Lynn was born in Chicago, and graduated from El Monte High School located in Los Angeles County in 1969. He was drafted by the New York Yankees in the 3rd round in the 1970 amateur draft but he chose to attend the University of Southern California, where he was a member of the USC Trojans baseball teams that won the College World Series in 1971, 1972, and 1973. He represented the United States at the 1971 Pan American Games, where he won a silver medal.[2] He was selected by the Red Sox in the second round of the 1973 MLB draft, with the 41st overall pick. Lynn played in Boston's minor league system during 1973 (with the Double-A Bristol Red Sox) and during 1974 (with the Triple-A Pawtucket Red Sox).

Professional career

Boston Red Sox (1974–1980)

Lynn in 1976

Lynn made his major league debut on September 5, 1974, in a Boston loss to the Milwaukee Brewers.[3] He appeared in 15 games through the end of the season, batting 18-for-43 (.419).

- **Exercises**
a - Duplicate the passage on Lynn's baseball career between "Lynn made his" and "batting 18-for-43 (.419).", inclusive.
b - For each statement, decide whether the passage on Lynn's baseball career supports it. Answer yes or no and quote the deciding words. (i) Lynn was drafted by the New York Yankees in the 1970 amateur draft. (ii) Lynn won a gold medal at the 1971 Pan American Games. (iii) Lynn's major league debut came in a Boston win over the Milwaukee Brewers.

- **Material provided**

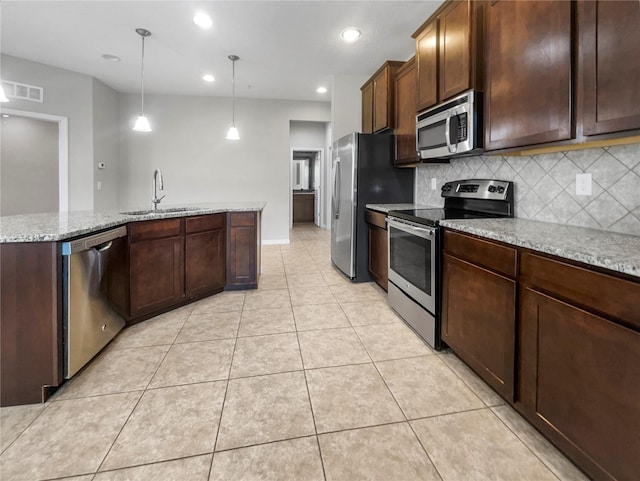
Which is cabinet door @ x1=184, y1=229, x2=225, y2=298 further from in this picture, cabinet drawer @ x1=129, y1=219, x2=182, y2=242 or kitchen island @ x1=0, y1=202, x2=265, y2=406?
cabinet drawer @ x1=129, y1=219, x2=182, y2=242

- **Solutions below**
a -
Lynn made his major league debut on September 5, 1974, in a Boston loss to the Milwaukee Brewers.[3] He appeared in 15 games through the end of the season, batting 18-for-43 (.419).

b -
(i) Yes: "He was drafted by the New York Yankees in the 3rd round in the 1970 amateur draft"
(ii) No: "where he won a silver medal"
(iii) No: "in a Boston loss to the Milwaukee Brewers"